Excerpt to read:
==================================================

ITEM 3. INCORPORATION OF DOCUMENTS BY REFERENCE.

         GTECH Holdings Corporation (the "Company" or "Registrant") hereby
incorporates into this Registration Statement by reference:

         (a) The Company's Annual Report on Form 10-K for the fiscal year ended
February 28, 1998;

         (b) The Company's Quarterly Report on Form 10-Q for the quarter ended
May 30, 1998;

         (c) The description of the Company's Common Stock contained in the
Company's amended Registration Statement on Form 8-A12B/A filed in June, 1998
under the Securities Exchange Act of 1934 (the "Exchange Act"), including any
amendment or report filed for the purpose of updating such description; and

         (d) All other reports filed pursuant to Sections 13(a) or 15(d) of the
Exchange Act since July 13, 1998.

         All reports and other documents filed by the Company pursuant to
Sections 13(a), 13(c), 14 or 15(d) of the Exchange Act subsequent to the date of
this Registration Statement and prior to the filing of a post-effective
amendment to this Registration Statement which indicates that all of the
securities offered hereby have been sold or which deregisters all such
securities then remaining unsold shall be deemed to be incorporated by reference
in this Registrations Statement and to be a part hereof from the date of the
filing of each such report or other document.

ITEM 6. INDEMNIFICATION OF DIRECTORS AND OFFICERS.

         Section 102(b)(7) of the Delaware General Corporation Law the ("DGCL")
enables a corporation in its original certificate of incorporation or an
amendment thereto to eliminate or limit the personal liability of a director to
the company or its stockholders for monetary damages for a breach of the
director's fiduciary duty, except (i) for any breach of the director's duty of
loyalty to the corporation or its stockholders, (ii) for acts or omissions not
in good faith or which involve intentional misconduct or a knowing violation of
law, (iii) pursuant to Section 174 of the DGCL (providing for liability of
directors for unlawful payment of dividends or unlawful stock purchases or
redemptions) or (iv) for any transaction from which a director derived an
improper personal benefit. The Company's Certificate of Incorporation, as
amended, contains such a limitation on the personal liability of directors.

         Section 145 of the DGCL provides that a corporation may indemnify any
persons, including officers and directors, who were or are, or are threatened to
be made, parties to any threatened, pending or completed legal action, suit or
proceeding, whether civil, criminal, administrative or investigative (other than
an action by or in the right of such corporation), by reason of the fact that
such person was an officer, director, employee or agent of such corporation or
is or was serving at the request of such corporation as an officer, director,
employee or agent of another corporation, partnership, joint venture, trust or
other enterprise. The indemnity may include expenses (including attorneys'
fees), judgments, fines and amounts paid in settlement actually and reasonably
incurred by such person in connection with such action, suit or proceedings,
provided such person acted in good faith in a manner he reasonably believed to
be in or not opposed to the corporation's best interests and, for criminal


                                      -1-
<PAGE>   4

proceedings, had no reasonable cause to believe that his conduct was unlawful. A
Delaware corporation may indemnify officers and directors in an action by or in
the right of the corporation under the same conditions, except that no
indemnification is permitted without judicial approval if the officer or
director is adjudged to be liable to the corporation. Where an officer or
director is successful on the merits or otherwise in the defense of any action
referred to above, the corporation must indemnify him against the expenses that
such officer or director actually and reasonably incurred.

==================================================

Stored data:
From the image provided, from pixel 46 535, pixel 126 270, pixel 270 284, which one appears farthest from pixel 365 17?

==================================================

Goal:
Can you rewrite the GTECH registration excerpt starting at "(b) The Company's" and ending at "July 13, 1998.", substituting "Interim Report" for every "Quarterly Report"?

Exercise solution:
(b) The Company's Interim Report on Form 10-Q for the quarter ended
May 30, 1998;

         (c) The description of the Company's Common Stock contained in the
Company's amended Registration Statement on Form 8-A12B/A filed in June, 1998
under the Securities Exchange Act of 1934 (the "Exchange Act"), including any
amendment or report filed for the purpose of updating such description; and

         (d) All other reports filed pursuant to Sections 13(a) or 15(d) of the
Exchange Act since July 13, 1998.